======== Makale ========

56. Vakıa Suresi / 41.ayet

Amel defteri soldan verilenler. Ne felakettir onların sonu!

Bknz: (56/9)(90/19)

Mustafa Çavdar Meali

Vakıa 41 ayeti için diğer mealler.

Abdülbaki Gölpınarlı Meali:

Ve sol taraf ehli, ama ne de sol taraf ehli.

(Vakıa 41)

Abdullah-Ahmet Akgün Meali:

"Ashab-ı Şimal"(e gelince), ne (mutsuzdur o) "Ashab-ı Şimal!" (O küfür ve kötülük ehli ne acı ve alçaltıcı bir ortamdadır).

(Vakıa 41)

Abdullah Parlıyan Meali:

Amel defterleri sol taraflarından verilenler, amma ne de sol taraf ehli veya kimdir bu hesabı soldan görülenler.

(Vakıa 41)

Adem Uğur Meali:

Soldakiler; ne yazık o soldakilere!

(Vakıa 41)

Ahmet Hulusi Meali:

Ashab-ı Şimal (şaki olanlar; hakikati inkar edip kozalı yaşayanlar), ne ashab-ı şimaldir!

(Vakıa 41)

Ahmet Tekin Meali:

Sağduyularına kulak vermeyerek, Allah'ın kitabını inkâr edip, burunlarının doğrusuna gidenler, zaafa uğrayanlar, kötü sonuçla karşılaşanlar! Ne bedbahttır hak yoldan uzaklaşarak kötü sonuçla karşılaşanlar!

======== Veri satırları ========

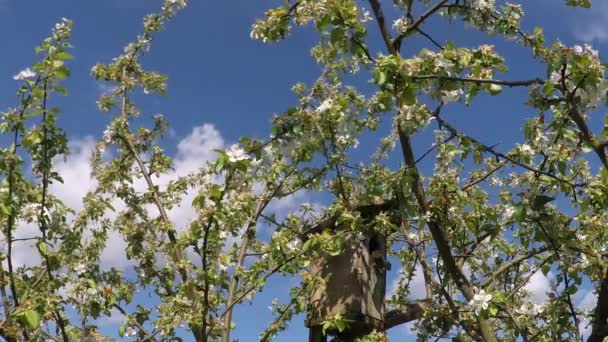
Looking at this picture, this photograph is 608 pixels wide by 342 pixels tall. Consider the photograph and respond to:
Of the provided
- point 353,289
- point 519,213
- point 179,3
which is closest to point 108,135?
point 179,3

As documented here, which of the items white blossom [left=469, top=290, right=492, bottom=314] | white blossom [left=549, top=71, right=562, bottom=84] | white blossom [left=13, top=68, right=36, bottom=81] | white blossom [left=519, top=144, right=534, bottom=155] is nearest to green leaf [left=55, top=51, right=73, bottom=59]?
white blossom [left=13, top=68, right=36, bottom=81]

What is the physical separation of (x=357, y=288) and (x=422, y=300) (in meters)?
0.63

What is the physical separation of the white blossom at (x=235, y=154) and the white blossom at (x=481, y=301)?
1726 millimetres

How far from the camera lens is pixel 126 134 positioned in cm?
578

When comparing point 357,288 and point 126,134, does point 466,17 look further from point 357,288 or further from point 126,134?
point 126,134

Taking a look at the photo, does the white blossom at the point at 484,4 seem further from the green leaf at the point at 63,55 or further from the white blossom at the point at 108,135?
the white blossom at the point at 108,135

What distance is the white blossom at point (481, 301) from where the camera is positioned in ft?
12.4

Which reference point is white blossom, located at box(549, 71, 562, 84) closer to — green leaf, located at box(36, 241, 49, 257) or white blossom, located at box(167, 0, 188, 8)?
green leaf, located at box(36, 241, 49, 257)

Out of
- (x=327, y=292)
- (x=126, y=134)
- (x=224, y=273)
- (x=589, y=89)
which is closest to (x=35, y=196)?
(x=224, y=273)

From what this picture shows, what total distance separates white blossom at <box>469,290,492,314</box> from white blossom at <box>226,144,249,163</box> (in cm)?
173

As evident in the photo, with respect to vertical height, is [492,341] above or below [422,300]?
below

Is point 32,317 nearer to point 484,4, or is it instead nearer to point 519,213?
point 519,213

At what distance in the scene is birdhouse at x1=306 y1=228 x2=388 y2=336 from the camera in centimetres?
572

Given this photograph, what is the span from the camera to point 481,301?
12.5 ft
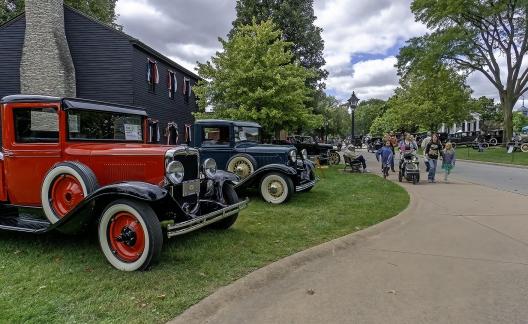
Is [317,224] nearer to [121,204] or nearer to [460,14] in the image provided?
[121,204]

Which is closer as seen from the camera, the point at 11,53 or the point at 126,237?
the point at 126,237

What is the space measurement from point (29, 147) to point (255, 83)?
12372 millimetres

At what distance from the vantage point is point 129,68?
63.8 ft

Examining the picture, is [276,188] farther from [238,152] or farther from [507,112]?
[507,112]

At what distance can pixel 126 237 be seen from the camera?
4781 mm

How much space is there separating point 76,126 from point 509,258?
6151mm

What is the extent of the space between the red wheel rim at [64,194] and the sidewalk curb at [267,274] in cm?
258

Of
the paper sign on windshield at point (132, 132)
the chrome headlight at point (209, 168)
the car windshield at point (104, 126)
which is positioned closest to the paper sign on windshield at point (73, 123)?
the car windshield at point (104, 126)

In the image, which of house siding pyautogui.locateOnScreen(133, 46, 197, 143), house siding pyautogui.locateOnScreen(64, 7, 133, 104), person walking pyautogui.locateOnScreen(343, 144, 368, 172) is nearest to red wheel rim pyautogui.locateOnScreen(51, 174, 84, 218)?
person walking pyautogui.locateOnScreen(343, 144, 368, 172)

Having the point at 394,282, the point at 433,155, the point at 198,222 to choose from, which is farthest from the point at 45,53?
the point at 394,282

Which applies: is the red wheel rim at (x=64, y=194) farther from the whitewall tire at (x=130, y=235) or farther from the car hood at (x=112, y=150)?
the whitewall tire at (x=130, y=235)

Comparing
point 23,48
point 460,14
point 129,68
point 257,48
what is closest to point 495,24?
point 460,14

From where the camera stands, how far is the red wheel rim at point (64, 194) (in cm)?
538

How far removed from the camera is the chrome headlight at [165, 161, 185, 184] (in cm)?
521
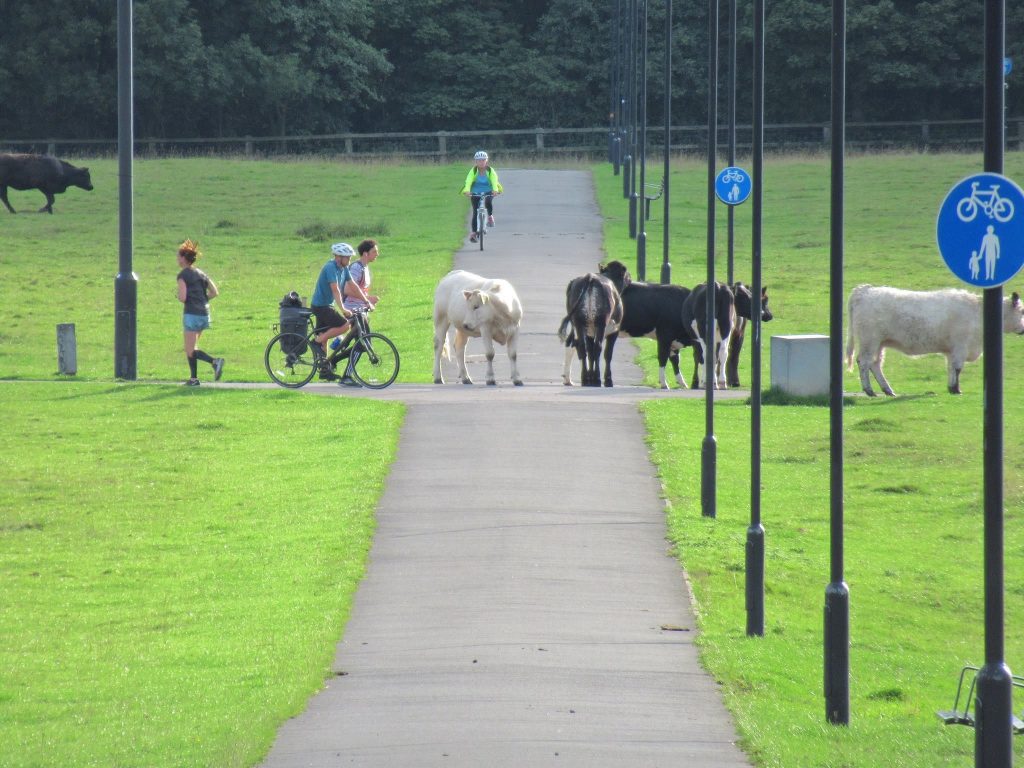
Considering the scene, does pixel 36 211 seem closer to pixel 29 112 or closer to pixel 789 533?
pixel 29 112

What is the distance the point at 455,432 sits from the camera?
20.2m

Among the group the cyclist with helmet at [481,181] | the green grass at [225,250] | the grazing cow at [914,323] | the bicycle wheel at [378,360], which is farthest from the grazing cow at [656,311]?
the cyclist with helmet at [481,181]

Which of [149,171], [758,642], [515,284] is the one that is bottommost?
[758,642]

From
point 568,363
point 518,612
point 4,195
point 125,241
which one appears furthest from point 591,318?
point 4,195

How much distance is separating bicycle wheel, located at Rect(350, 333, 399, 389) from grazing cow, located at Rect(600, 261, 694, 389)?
3281 millimetres

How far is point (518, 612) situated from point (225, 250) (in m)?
33.2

========

Vakıa Suresi 41. ayetin farklı meallerini sıralayan makaleyi, gösterilen son cümlesinden sonrasıyla sürdürebilir misin?

(Vakıa 41)

Ahmet Varol Meali

Sol ashabı ne (bedbahttırlar) o sol ashabı!

(Vakıa 41)

Ali Bulaç Meali:

"Ashab-ı Şimal", ne (mutsuzdur o) "Ashab-ı Şimal."

(Vakıa 41)

Ali Fikri Yavuz Meali:

Solcular ise, onlar ne acıklı durumdalar!...

(Vakıa 41)

Ali Rıza Sefa Meali:

Ve kötülükte direnenlerin yoldaşları! Kötülükte direnenlerin yoldaşları, nedir?[495]

495)"Kötülükte direnenlerin yoldaşları" olarak yazdığımız "Ashabu'l şimal" terimi, kimi Kur'an çevirilerinde, "Kötülüğe batanlar" veya "Sol taraf halkı" veya "Solun adamları" veya "Solcular" veya "Defterleri soldan verilenler" veya "Şomluk ve uğursuzluk yaranı" biçiminde çevrilmiş; kimi Kur'an çevirilerinde ise "Ashab-ı şimal" olarak bırakılmıştır.

(Vakıa 41)

Ali Ünal Meali:

(Amel defterlerini sol taraflarından alacak olan) Ashabı şimâl (bedbahtlık ehli)ne gelince: Nasıl da bedbahtlık ehlidir onlar!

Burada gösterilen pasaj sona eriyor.